• GOAL A:
Copy out the part of the records that opens with the line containing "In this scene" and runs through the end of the records, putting "closer" in place of "nearer" and changing nothing else.

• TEXT PROVIDED:
########

In the U. S. Coast and Geodetic Survey Current Tables for the Pacific Coast, 1938, we find:
San Pedro Channel, 7 miles south of Los Angeles Harbor Breakwater. There are two periodic currents here, both of which are rotary, turning clockwise and rather weak. The tidal current has a velocity at strength of about 0.2 knot. The other current, due apparently to land and sea breezes, has a period of 24 hours and an average velocity of ¼ knot. The greatest velocity observed during 5 months of observations is 1.5 knots. Currents greater than 1 knot occur infrequently.
The observations upon which this paragraph is based were made from a lightship moored in about 50 fathoms in Lat. 33°-35'-37" N., Long. 118°-15'-30" N. from June to November, 1935. This position is on the southwestern edge of the silt bank formed by centuries of deposition of debris by the Santa Ana and San Gabriel Rivers, and is as close to the mid-channel as it was possible to anchor without special equipment.
An examination of monthly mean sea level discloses a periodic variation in height for many stations. Figure 1 gives the data for several Pacific coast stations and a conventional representation of north and south Pacific types. From January to June, the monthly mean sea level for Northern Hemisphere stations is below the average value; while during the remainder of the year it is above the average. At Los Angeles Harbor there is a 0.5-foot difference between the lowest month (April) and the highest month (September). A direct comparison with stations in the south Pacific Ocean is not made since actual data are not at hand. However, with the long period tidal components as given by the U. S. Coast and Geodetic Survey for several Northern and Southern Hemisphere stations, it is shown that the same reversal in sea level occurs as those which are well known in the seasons. From this condition it is evident that considerable water must be transferred annually between the hemispheres. This cannot be accomplished without producing currents, however feeble, which are annually reversing. Other currents may mask the currents produced in this manner, and their detection become difficult. Also, it is not essential that they be surface currents.
The charts showing oceanic circulation systems do not give any currents which operate between the hemispheres, so it becomes necessary to seek elsewhere for a plausible method of water transfer to accommodate the changing sea level.
Additional evidence that an exchange of sea water takes place is given in Fig. 2, which shows the monthly surface water salinity at La Jolla, California, and surface water densities in Los Angeles Harbor. The salinities and densities are different manifestations of the same phenomenon—both graphs are given to show that the fresh water flow into Los Angeles Harbor from two flood control channels has only a minor effect on the results, although quite prominent for several days during and following heavy precipitation.
Table I shows the epoch for the solar annual, Sa, component for the two hemispheres in the Pacific Ocean. While no stations were available close to either side of the geographical equator, it is believed that the equator for the sea level will be a function of the land areas of the two hemispheres, modified by corrections for variations in rainfall, snow, and groundwater retention through high mountains and forests, the transfer of water from one ocean to another by river run-off of water acquired in another ocean, and ocean currents produced by winds. This would place it southward of the geographical equator along the Pacific shores of the American continent, and southward also in the Atlantic Ocean.
Note the reversal of the heights of sea level, similar to the change of summer and winter between the latitudes. This is evidence for the viewpoint that the change in sea level is purely a function of the rainfall factors and not of astronomical origin.

########

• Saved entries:
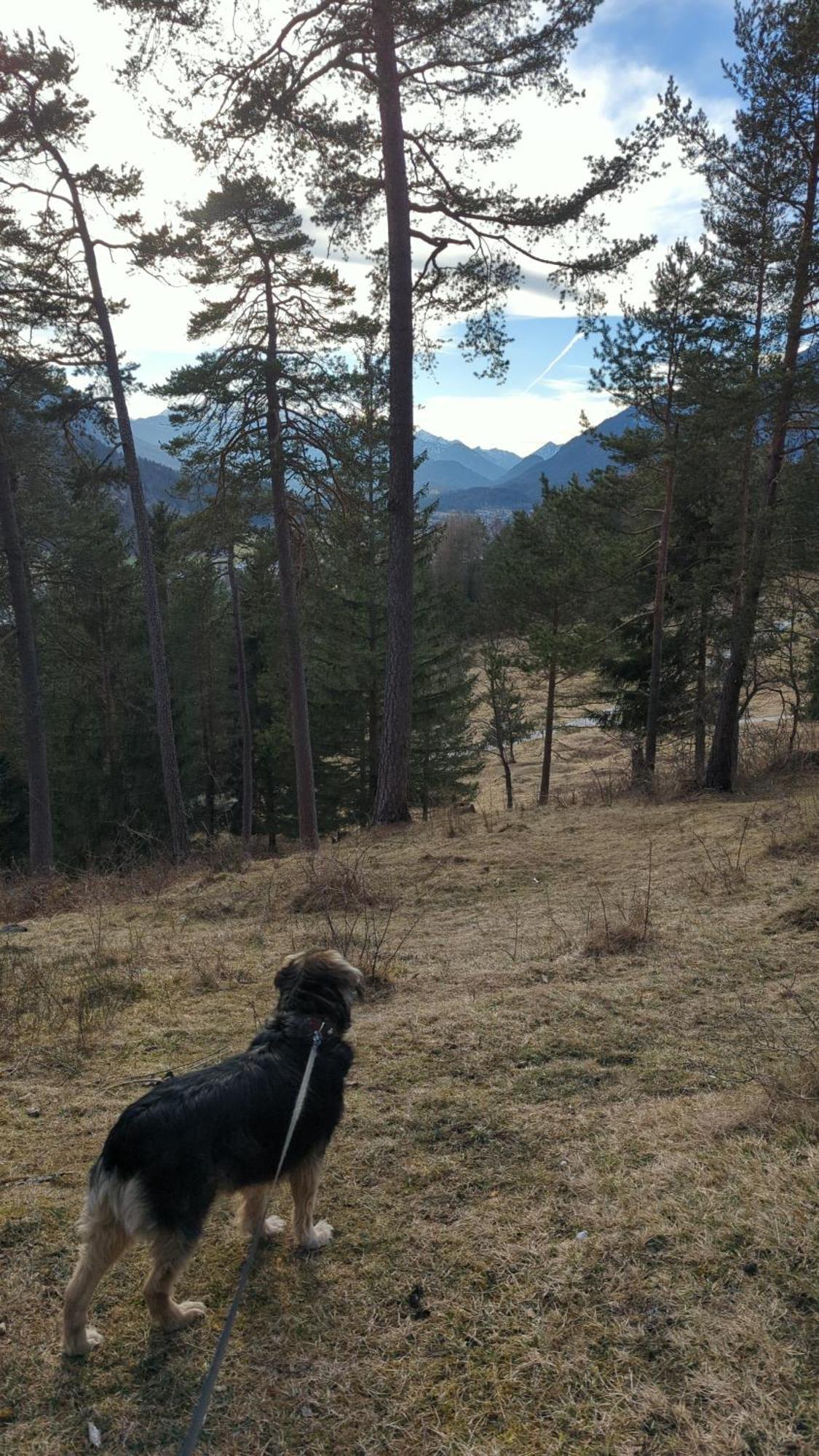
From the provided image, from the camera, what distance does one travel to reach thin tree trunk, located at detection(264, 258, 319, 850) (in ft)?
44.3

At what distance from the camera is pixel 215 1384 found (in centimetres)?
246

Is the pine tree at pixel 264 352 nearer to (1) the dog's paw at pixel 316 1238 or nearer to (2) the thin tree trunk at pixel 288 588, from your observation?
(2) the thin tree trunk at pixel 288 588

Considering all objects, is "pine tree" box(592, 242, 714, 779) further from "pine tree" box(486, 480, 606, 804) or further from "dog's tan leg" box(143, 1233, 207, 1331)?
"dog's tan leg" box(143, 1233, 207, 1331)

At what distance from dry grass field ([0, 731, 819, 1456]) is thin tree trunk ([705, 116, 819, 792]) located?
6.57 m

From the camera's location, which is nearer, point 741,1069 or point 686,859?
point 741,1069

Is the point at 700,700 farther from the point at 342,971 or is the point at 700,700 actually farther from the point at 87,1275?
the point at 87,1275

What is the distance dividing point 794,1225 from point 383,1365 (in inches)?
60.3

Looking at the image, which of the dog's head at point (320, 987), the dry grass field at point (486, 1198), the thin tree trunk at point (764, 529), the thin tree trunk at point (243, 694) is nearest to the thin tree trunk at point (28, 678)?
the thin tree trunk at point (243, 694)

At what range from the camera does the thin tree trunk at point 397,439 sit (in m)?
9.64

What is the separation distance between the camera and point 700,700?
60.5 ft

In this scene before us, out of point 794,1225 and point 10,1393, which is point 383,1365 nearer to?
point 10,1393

########

• GOAL B:
Answer these from the passage on Pacific sea level and currents:
(i) During which months and year were the lightship observations made?
(ii) At Los Angeles Harbor, which month has the lowest monthly mean sea level, and which has the highest?
(iii) What two measurements does Fig. 2 show?

• SOLUTION A:
In this scene before us, out of point 794,1225 and point 10,1393, which is point 383,1365 closer to?
point 10,1393

• SOLUTION B:
(i) From June to November, 1935.
(ii) April is the lowest and September the highest.
(iii) The monthly surface water salinity at La Jolla, California, and surface water densities in Los Angeles Harbor.